By Angela Ailles Bahm
On Jan. 28 the Legislative Monitoring Committee hosted the annual OBA Legislative Reading Day, and more than 75 lawyers attended. It is one of the biggest responses in quite a number of years. Personally, I am hopeful this is indicative of citizen participation in the legislative process — but it could also have been that attendees received two hours of free CLE and pizza.
The presentation method for the reading day changed this year. I started the CLE by demonstrating for the attendees how to use the legislative website to research and track bills. Attendees logged on to the system and created their free legislative monitoring account. Next, six speakers presented “10 bills in 10 minutes.” The presenters were Oklahoma County Special District Judge Richard Ogden, family and domestic docket; Mack Martin of the Martin Law Office, criminal lawyer; Lesley March, assistant attorney general and unit chief for the Victim Services Unit; Jim Milton with Hall Estill, trust and estate planning; Susan Carns Curtis of Carns Curtis Law, personal injury lawyer; and Clayton Cotton with Fenton, Fenton, Smith, Reneau and Moon, business and insurance defense litigation attorney.
I cannot thank these lawyers enough for their time and effort. Within a week they were asked to review bills filed in titles, which they were assigned de-pending on their area of expertise. They did an excellent job condensing a lot of important information into 10-minute presentations.
The morning ended with a panel of legislators. Thank you to OBA Legislative Liaison Clay Taylor, who organized and moderated the panel. Panelists were Sen. Kay Floyd (District 46), Sen. David Holt (District 30), Rep. Chris Kannady (District 91) and freshman Rep. Collin Walke (District 87). Again, my thanks for their willingness to give time on their Saturday to participate in this important educational opportunity. The legislative session began Feb. 6. The legislators and everyone present were very appreciative of the enormity of the issues to be addressed during the 2017 session.

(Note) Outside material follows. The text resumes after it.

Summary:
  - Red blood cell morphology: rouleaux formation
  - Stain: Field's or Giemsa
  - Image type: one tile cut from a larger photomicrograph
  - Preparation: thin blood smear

I cannot possibly include all of the bills in this article that were discussed. Very briefly, the following is a list and brief description of some I thought were notable:
HB 1257 Abrogates common-law marriages
HB 1277 Eliminates incompatibility as a reason for dissolution of marriage under certain circumstances
SB 192 Eliminates a statute of limitations for certain sexual and child-related crimes
SB 369 Modifies jury trial procedures and particularly affects the sentencing stage
HB 2323 Allows any citizen who is not a felon to carry a gun, concealed or unconcealed
SB 362 and HB 1927 Creates the Uniform Commercial Real Estate Receivership Act
SB 424 Reduces the time to respond to discovery served with the summons to 30 days
SB 621 Pertains to the Residential Landlord Tenant Act and prohibits discrimination against a tenant or prospective tenant who has been a victim of domestic violence or sexual violence
HB 1888 and SB 441 Creates subpoena power for DHS
HB 2194 Modifies procedures for eminent domain and condemnation proceedings
SB 699 Provides for automatic retirement of appellate judges, applying the “rule of 80”
SB 700 New law eliminating the current Judicial Nominating Commission and creating a new JNC; members appointed by the President Pro Tem and the Speaker of the House
To view these bills and any other bills, use the free service on the legislative website, www. oklegislature.gov. Click on the tab LEGISLATION and see the pull-down menu to search for a specific bill, search by text and create an account to use the Track Bills (legislative electronic notification system, LENS) to build your tracking list.
Also, be sure to sign onto the MyOKBar Communities on the new and improved OBA website. For members of the Legislative Monitoring Committee, you can get to lists of bills filed under each title and stay on top of what is happening with the committee. If you are not a committee member, it is not too late to sign up. Go to www.okbar.org.
The next meeting of the Legislative Monitoring Committee will be Feb. 22, at noon at the Oklahoma Bar Center. If you plan to attend, please be sure to RSVP; lunch will be provided. I look forward to seeing you then.